Indigenous peoples occupied the site during the Middle Mississippian period,  about 900-1450 AD, with the earliest shells dating to about 800 AD and charcoal fragments dating to about 1420 AD.  The Crable Site can be referred to as a "Southern Cult" site because it was occupied during the Mississippian period and is characterized by artifacts and iconography that followed the adoption of maize as a main food source and chiefdom social stratification. The site has been observed and excavated multiple times, with the earliest known publication of the site's existence written in 1879. Edgar McDonald and his father excavated the site in the early 1930s, followed by the University of Chicago, and Dan Morse, who excavated and researched the site in the 1950s.

Geographical setting 
The site is located on a series of bluffs and ridges a few hundred feet from a spring, which most likely provided an abundant drinking water source for the people of the Crable Site. Dozens of mounds contribute to the “mound field,” the largest of these being about 12 feet high and 60 feet in diameter. The site has an area of about 100 acres with most of the artifacts found in an area less than 25 acres, located near the mound field.

Excavations and finds 

Four cemeteries have been discovered at this site, the largest estimated to have over 200 bodies. Most of the graves feature extended burial, in which the body lies flat in an extended position, and some also feature double burial, in which two bodies are buried at the same grave site. A large proportion of children buried at these cemeteries indicates a high infant mortality rate. The burial sites are heterogeneous, meaning that there was no clear pattern or uniformity in the orientation the bodies were buried or what they were buried with. 

Some bodies were buried with copper beads and ornaments, others with engraved shell pendants, both of which are characteristic of Southern Cult societies from this period. The shells found in this area are clam shells and turtle shells, most likely coming from the nearby lake and river.

By digging a trench into the center of the largest mound, McDonald found refuse pits that contained effigy appendages, bone hair ornaments, engraved vessels and bottles, fire basin fragments, and antler bones.

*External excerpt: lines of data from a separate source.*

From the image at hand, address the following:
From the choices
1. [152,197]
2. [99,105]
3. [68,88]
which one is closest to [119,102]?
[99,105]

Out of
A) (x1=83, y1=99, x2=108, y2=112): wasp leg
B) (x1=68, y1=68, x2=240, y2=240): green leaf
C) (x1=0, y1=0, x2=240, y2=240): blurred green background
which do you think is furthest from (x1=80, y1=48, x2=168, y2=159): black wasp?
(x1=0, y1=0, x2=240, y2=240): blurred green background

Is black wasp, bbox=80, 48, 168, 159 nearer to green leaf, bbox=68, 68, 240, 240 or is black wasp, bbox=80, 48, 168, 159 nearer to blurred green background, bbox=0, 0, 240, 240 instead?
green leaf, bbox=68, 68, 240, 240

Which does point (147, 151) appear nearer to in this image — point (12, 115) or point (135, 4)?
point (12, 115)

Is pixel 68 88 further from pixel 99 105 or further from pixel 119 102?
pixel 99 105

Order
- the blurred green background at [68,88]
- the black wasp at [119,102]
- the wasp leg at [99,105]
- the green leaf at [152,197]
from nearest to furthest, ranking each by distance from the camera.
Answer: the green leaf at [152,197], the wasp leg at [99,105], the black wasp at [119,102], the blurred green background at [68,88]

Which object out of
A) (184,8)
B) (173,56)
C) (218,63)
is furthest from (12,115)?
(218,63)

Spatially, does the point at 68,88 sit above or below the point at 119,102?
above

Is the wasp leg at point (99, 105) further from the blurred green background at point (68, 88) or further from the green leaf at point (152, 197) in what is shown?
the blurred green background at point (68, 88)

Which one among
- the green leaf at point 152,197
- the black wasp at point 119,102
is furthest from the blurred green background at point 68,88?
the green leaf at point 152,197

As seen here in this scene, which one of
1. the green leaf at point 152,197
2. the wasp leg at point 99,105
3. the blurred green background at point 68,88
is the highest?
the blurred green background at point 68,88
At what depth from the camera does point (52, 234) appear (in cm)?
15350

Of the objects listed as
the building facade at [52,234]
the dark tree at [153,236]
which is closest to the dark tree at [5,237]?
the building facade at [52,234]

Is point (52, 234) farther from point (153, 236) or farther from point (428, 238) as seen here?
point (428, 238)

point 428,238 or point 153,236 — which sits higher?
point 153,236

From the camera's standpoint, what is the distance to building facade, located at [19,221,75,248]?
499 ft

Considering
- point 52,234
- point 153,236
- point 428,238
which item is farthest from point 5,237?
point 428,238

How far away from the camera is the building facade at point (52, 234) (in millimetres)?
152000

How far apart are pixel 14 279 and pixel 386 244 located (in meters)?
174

There were also two hut structures and altars found within the mound, and this combined with the placement of the burial sites surrounding the mound indicates that it was a temple mound. 

Potsherds and flint tools were also very common in this area; the engravings of square crosses and suns on the fragments of pottery are very similar to designs across the broader Mississippian region, and the flint tools were spears and knives that sometimes had notches.